Kuomintang (KMT) Legislator Cheng Cheng-chien said that if the government had adopted the “cash distribution” model advocated by the KMT from the outset, it would have saved more than NT$1 billion (about US$34 million) in printing costs, which would be enough to fund a full year’s free school lunch for more than 400,000 disadvantaged children.


After the triple vouchers are launched on July 15, will the public help revitalize the economy with the vouchers as the government expects, or will the vouchers only be used as substitute for cash in daily consumption (or substitutive consumption)? CTI Television visited the streets on July 10 and found that nearly 70 percent of the people only wanted substitutive consumption.

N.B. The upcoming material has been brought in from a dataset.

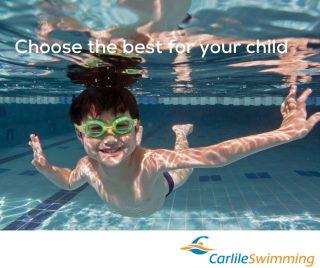 Carlile Swimming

China Times reported that according to an online opinion poll, household consumption accounted for 49 percent, transportation 11 percent, and eating, drinking and pleasure-seeking 19 percent. Three (3) percent want to buy lottery, and 4 percent want to use it on children. Overall, as high as 68 percent of triple vouchers will be used for substitutive consumption such as daily necessities, medical treatment, and transportation, while stimulating "revenge consumption" will be only 19 percent.


The spillover effect originally expected by the government may not be too obvious. Democratic Progressive Party (DPP) Taipei City Councilman Wang Shi-chien even scolded, "Triple vouchers are full of absurdities," so he will not use them.